Dosya içeriğine göre, davalı işyerinde fazla mesai yapıldığı olgusu, imzalı ücret bordroları, ....raporu ve bunu destekleyen şahit anlatımları ile tartışmasızdır. Davacı ve özellikle davalı şahitlerinin beyanlarına göre, davacının 08:00-08:00 arası yirmidört saat çalışıp, 08:00-08:00 arası yirmidört saat dinlendikten sonra 08:00-18:00 arası çalışma ve ondört saat dinlendikten sonra tekrar 08: 00 da başlayarak yirmidört saat çalışıp yirmidört saat dinlenme şeklinde gerçekleştiği görülmektedir.Dosya kapsamına göre bu çalışma sisteminin sabit olması karşısında davacıdan ne kadar fazla mesai yaptığı konusunda yazılı delil ibraz etmesini beklemek doğru olmayacaktır. Bu durumda Yargıtay Hukuk Genel Kurulunca da benimsenen Dairemizin yerleşik uygulamasına göre, bir işçinin günde en fazla fiilen 14 saat çalışabileceği ve günlük onbir saati aşan çalışmanın fazla mesai olarak kabul edilmesi gerektiği gözetilerek, ayrıca 08:00-18:00 arası çalışılan günlerde kanuni ara dinlenme süreleri düşülerek davacının haftalık ve ardından aylık fazla çalışma süreleri denetime elverişli bilirkişi raporu ile belirlenmelidir. Yukarıda kabul edilen aylık ücret miktarı da gözetilerek dönemsel ücretlere göre fazla çalışma ücreti hesaplanmalıdır. Ardından ihtirazi kayıtsız imzalanan ücret bordroları ile davacıya yapılan fazla mesai ücreti ödemeleri mahsup edilerek ödenmeyen fazla çalışma ücreti alacağı bulunup bulunmadığı belirlenmelidir. Ayrıca davacının bordrolarda gösterilen genel tatil çalışmaları kabul edilen gerçek ücretine göre dönemsel olarak hesaplanmalı ve imzalı bordrolarla ödenen miktarlar mahsup edilmelidir.

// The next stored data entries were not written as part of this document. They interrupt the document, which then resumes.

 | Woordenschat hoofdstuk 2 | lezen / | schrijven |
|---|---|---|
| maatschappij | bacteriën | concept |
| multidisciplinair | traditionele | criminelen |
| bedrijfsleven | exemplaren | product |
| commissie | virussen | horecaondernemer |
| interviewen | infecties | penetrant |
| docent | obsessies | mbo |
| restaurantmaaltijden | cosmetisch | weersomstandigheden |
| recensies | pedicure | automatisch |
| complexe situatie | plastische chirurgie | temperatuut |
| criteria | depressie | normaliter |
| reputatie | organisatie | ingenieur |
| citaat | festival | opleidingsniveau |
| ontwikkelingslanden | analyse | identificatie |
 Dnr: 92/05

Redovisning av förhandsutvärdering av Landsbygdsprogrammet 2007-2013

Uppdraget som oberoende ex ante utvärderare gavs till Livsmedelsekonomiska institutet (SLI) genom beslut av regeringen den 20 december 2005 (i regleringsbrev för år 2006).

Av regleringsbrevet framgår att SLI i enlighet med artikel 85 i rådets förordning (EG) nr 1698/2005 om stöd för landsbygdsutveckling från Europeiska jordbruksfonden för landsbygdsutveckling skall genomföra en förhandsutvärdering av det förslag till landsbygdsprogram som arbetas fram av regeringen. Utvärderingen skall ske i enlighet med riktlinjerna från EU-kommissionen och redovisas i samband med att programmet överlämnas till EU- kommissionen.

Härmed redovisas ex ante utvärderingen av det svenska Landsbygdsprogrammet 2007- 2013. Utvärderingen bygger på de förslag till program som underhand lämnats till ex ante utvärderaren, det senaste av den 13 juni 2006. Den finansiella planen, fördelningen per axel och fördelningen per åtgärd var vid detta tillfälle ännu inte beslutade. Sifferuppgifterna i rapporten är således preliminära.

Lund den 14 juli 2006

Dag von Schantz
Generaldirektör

Tüm bu incelemelerden sonra davacının ödenmeyen fazla mesai ve genel tatil ücreti alacağı bulunup bulunmadığı belirlenmeli ve davacı açısından iş sözleşmesini haklı fesih koşullarının oluşup oluşmadığı değerlendirilerek kıdem tazminatı talebi hakkında bir karar verilmelidir. Eksik inceleme ile yazılı şekilde karar verilmesi hatalıdır.
Kabule görede, davacının çalışma süresine ilişkin 26.11.2014 tarihli bilirkişi raporuna itibar edildiğinin açıklanmasına rağmen mahkemece diğer rapor içeriğindeki hesaplamaya itibar edilerek hüküm kurulması da isabetsizdir.
SONUÇ:Hükmün yukarıda açıklanan sebeplerden BOZULMASINA, peşin alınan temyiz harcının istek halinde ilgiliye iadesine, 02.11.2015 günü oybirliği ile karar verildi.